2017-04-27 Thread Eric Rescorla
On Thu, Apr 27, 2017 at 6:46 AM, Mirja Kühlewind 
wrote:

> One more side comment on the magic number: actually the magic number makes
> it easy for network operator to identify IKE/IPSec traffic on any port and
> block all packets that below to a flow that started with this pattern in
> the first payload packet. So if you really think you need a magic number,
> you should probably always encrypt it.
>
>
My impression was that the point of this was not to evade future operators
who are trying to block IKE, but merely to deal with the problem of
over-aggressive
middleboxes which currently block IKE, mostly accidentally. Certainly
that's how
we think of things over in WebRTC land.

-Ekr


> On 27.04.2017 15:42, Mirja Kühlewind wrote:
>
>> Hi Ekr, hi all,
>>
>> (not sure anymore which email best to reply to but I'm using this one now
>> to
>> partly also reply to others).
>>
>> See below.

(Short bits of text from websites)
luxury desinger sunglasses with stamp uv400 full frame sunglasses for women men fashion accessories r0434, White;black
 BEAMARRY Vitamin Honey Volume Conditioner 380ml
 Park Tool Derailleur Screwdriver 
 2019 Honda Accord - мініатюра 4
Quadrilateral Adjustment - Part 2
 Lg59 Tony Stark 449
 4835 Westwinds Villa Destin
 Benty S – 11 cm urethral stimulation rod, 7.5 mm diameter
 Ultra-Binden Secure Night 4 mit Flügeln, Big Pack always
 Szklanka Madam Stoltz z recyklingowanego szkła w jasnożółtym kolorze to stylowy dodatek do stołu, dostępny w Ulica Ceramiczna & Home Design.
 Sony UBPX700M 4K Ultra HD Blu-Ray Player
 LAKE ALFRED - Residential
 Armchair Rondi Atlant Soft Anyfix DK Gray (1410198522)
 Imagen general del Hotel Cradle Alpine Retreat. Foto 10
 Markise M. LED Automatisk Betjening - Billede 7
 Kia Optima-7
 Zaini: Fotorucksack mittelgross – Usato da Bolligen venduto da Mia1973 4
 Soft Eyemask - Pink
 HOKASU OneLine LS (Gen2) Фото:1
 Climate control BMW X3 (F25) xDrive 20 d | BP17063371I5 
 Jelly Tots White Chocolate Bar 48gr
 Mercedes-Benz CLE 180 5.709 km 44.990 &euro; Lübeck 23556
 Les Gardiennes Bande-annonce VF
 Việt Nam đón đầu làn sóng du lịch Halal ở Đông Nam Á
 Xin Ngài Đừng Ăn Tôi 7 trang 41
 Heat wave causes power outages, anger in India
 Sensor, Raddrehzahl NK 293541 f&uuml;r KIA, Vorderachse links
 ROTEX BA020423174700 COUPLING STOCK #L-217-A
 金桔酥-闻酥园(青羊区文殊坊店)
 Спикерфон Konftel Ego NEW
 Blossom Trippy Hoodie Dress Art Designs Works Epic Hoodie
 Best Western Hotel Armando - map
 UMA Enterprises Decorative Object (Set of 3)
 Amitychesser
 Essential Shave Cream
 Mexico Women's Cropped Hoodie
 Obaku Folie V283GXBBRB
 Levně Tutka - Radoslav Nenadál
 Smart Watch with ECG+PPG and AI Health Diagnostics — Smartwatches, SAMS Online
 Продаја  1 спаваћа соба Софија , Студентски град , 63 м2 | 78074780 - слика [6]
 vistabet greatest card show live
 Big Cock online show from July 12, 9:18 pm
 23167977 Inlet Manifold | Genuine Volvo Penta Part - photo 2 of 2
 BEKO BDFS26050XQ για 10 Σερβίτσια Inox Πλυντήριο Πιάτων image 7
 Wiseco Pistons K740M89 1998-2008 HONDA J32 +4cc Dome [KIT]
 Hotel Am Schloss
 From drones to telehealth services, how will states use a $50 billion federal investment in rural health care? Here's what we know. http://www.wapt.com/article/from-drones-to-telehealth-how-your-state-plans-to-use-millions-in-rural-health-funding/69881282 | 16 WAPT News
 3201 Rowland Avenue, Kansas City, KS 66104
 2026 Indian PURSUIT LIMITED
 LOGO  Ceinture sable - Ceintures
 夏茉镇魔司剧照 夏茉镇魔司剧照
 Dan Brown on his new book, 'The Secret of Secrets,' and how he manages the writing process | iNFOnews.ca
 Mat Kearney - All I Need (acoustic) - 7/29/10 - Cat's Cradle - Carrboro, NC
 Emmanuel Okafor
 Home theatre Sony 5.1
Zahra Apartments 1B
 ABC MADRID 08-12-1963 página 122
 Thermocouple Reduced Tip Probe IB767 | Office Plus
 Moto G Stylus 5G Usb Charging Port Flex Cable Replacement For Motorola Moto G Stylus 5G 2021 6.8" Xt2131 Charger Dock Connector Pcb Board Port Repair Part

## Things to do
1. In the email thread, why does Mirja Kühlewind suggest that a magic number, if used, should probably always be encrypted? Answer in one to three sentences.
2. Pick up the email thread right after "See below." and keep writing it.
The items have nothing to do with what you're asked to do here.

## Answers for each item
1. An unencrypted magic number makes it easy for a network operator to spot IKE/IPSec traffic on any port. The operator could then block every packet in a flow whose first payload packet starts with that pattern.

2.
>>
>> On 27.04.2017 14:51, Eric Rescorla wrote:
>>
>>>
>>>
>>> On Thu, Apr 27, 2017 at 1:32 AM, Mirja Kühlewind >> > wrote:
>>>
>>> I do see the problem you have and I understand why you selected the
>>> solution you have but that does contradict quite a bit the idea of
>>> the
>>> port registry and I don't think it's a safe and future prove
>>> solution.
>>> Even if people use this approach, I'm concern to publish it in an
>>> Standards Track RFC, but I guess that's a discussion the IESG would
>>> need
>>> to have.
>>>
>>>
>>> Mirja,
>>>
>>> I agree that this kind of port squatting is regrettable, but I also don't
>>> think it really
>>> helps to not publish RFCs that document widely used protocols because we
>>> are sad they port-squatted.
>>>
>>> I proposed a way to deal with this in an earlier e-mail. Would that be
>>> satisfactory
>>> to you. To retransmit, we add the following
>>>
>>> "Note: While port 4500 is the reserved port for this protocol, some
>>> existing
>>> implementations
>>> also use port 443. The Stream Prefix provides some mitigation against
>>> cross-protocol
>>> attacks in this case, however, the use of port 443 is NOT RECOMMENDED"
>>>
>>> We could do something similar for port 80.
>>>
>>> Would that work?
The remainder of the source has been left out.